The 1990-91 Blues team had the fantastic duo of Brett Hull and Adam Oates. They combined for 246 points that season. Unfortunately, that was right around a third of the team’s production and they got knocked out of the second round of the playoffs.

In 1991-92, the Blues got the best from Hull and Shanahan. They also had Oates, but he got traded away. If you take Oates out of the equation, including from the team points, the winger duo had 178 points which covered a quarter of the team’s total. The Blues got knocked out in the first round.

When the Blues added Craig Janney the following season, they had one of the best top lines in the league. The trio combined for 301 points. That covered nearly half the team’s point total – 40.2% to be exact.

The point being, stars attract eyes, gain ratings and get fans excited. They don’t win championships alone in today’s game, if they ever have in the NHL.

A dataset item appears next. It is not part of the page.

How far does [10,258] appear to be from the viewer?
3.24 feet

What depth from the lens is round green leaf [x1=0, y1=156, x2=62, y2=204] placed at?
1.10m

The Edmonton Oilers dynasty was led by Wayne Gretzky, but he didn’t win it alone. He had some Hall of Fame players and role players on his team like Mark Messier, Jari Kurri, Glenn Anderson and Paul Coffey. The trio of top scorers for those Edmonton teams also had roughly 25% of their team total, but they were so good in every other aspect that it made up for it.

Things are different today. You cannot win with only two guys or even just two lines.

The Blues of the 90’s had some great players. Hull, Oates, Shanahan, Janney, Scott Stevens, Jeff Brown and Curtis Joseph. However, though fans loved every member, they did not have the depth lower in the lineup.

The same is true of the Oilers now. They have some really good players, but the current day Blues are comfortable plugging in all their scratches and guys from the AHL and still playing the same way. The Oilers are not there yet and depend on McDavid and Draisaitl to carry them the way the Blues always looked to Hull.

Regardless of the names at the top of the roster, though there have been some greats, teams like Pittsburgh, Chicago, Los Angeles, Boston and even St. Louis could roll out four lines in almost any situation. Edmonton is not devoid of talent lower in their lineup, but they are forced to play a more old-school approach of shortening their bench in tight games.

It is great to have star power, but you wonder if the Oilers are wasting some of the best years of their current duo’s careers. The Blues certainly did with Hull.

Perhaps waste is harsh since he meant so much to the city and kept the team on the map, but in terms of championships you wonder what he could have accomplished had his Blues had the depth the franchise has enjoyed in recent years. The same might be true with the Oilers.

McDavid and Draisaitl are both young and have many great years ahead. However, their names have popped up in rumors every now and then, so you wonder if they’re already growing antsy with the lack of support elsewhere in the lineup.

Next. Blues solidify depth with two extensions. dark

Blues fans know all about that. Some of the best teams in their history had some big names at the top of the lineup, but it was not until their team was evenly spaced out that they finally won a championship.